Republicans say they will do the same to Reid, and it begins now. As one GOP Senate strategist put it, “The first six months [next year] will be spent trying to find a credible candidate in Nevada.”

A prominent Democrat, who spoke on the condition of anonymity, said Reid clearly understands the personal stakes, particularly if Democrats enlarge their Senate majority and win the White House later today. Reid will have the added challenge of ushering in a new administration’s agenda, while simultaneously balancing his home state’s politics.

“He fully understands that, and he’s inoculating himself,” the Democrat said. “He has been preparing, and he fully understands he’s going to have a strenuous two years leading the Senate and making sure his re-election is in order.”

National Democrats are going to make sure “he’s well-positioned and well-financed to scare away any significant candidates,” the prominent official said.

On the plus side, Reid, who has $2.8 million on hand, will have no trouble raising money, and as it stands now, the Nevada GOP has a thin bench of challengers. The top contender is Republican Rep. Jon Porter, who is locked in a bitter fight to hold onto his House seat and might not survive tonight’s balloting. Another possible candidate is freshman GOP Rep. Dean Heller, former Nevada secretary of state.

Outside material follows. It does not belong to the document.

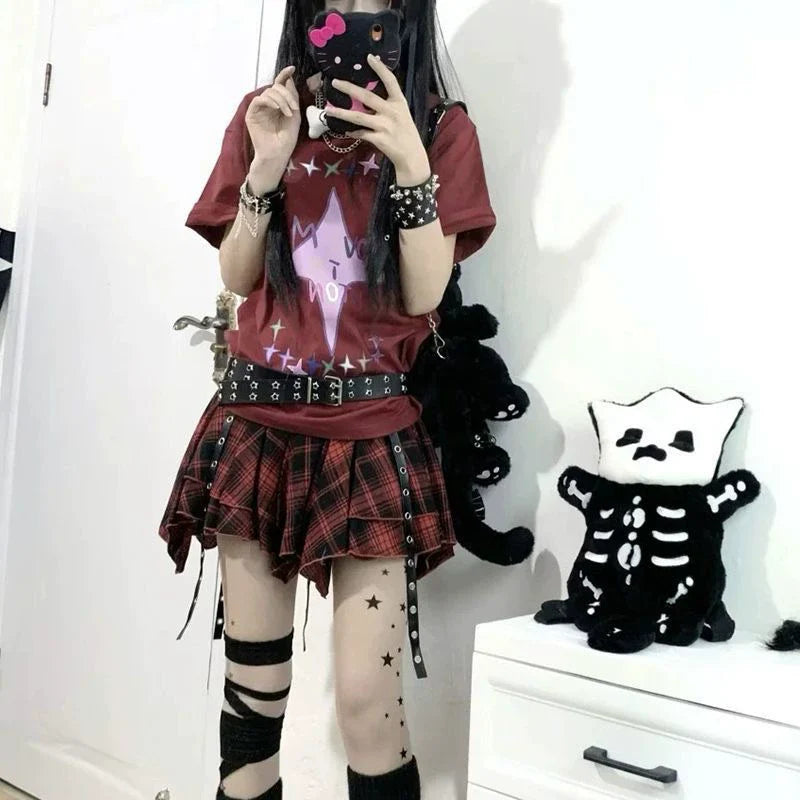 Burgundy Fleur-de-lis Top and Plaid Skirt Y2K Two Pieces Sets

But whomever the recruit, the Republican strategist said the GOP is “coming after Harry either way.”

“Republicans are coming at him to kill him dead. Everything else just is not worth it,” the source said. “There are so few people who can put him in a position to lose, but you can keep him home. It will be money well spent even if a state Senator gets in the race. We’ll have enough money to keep him close and force Reid to get back on a plane to Nevada every weekend.”

David M. Drucker contributed to this report.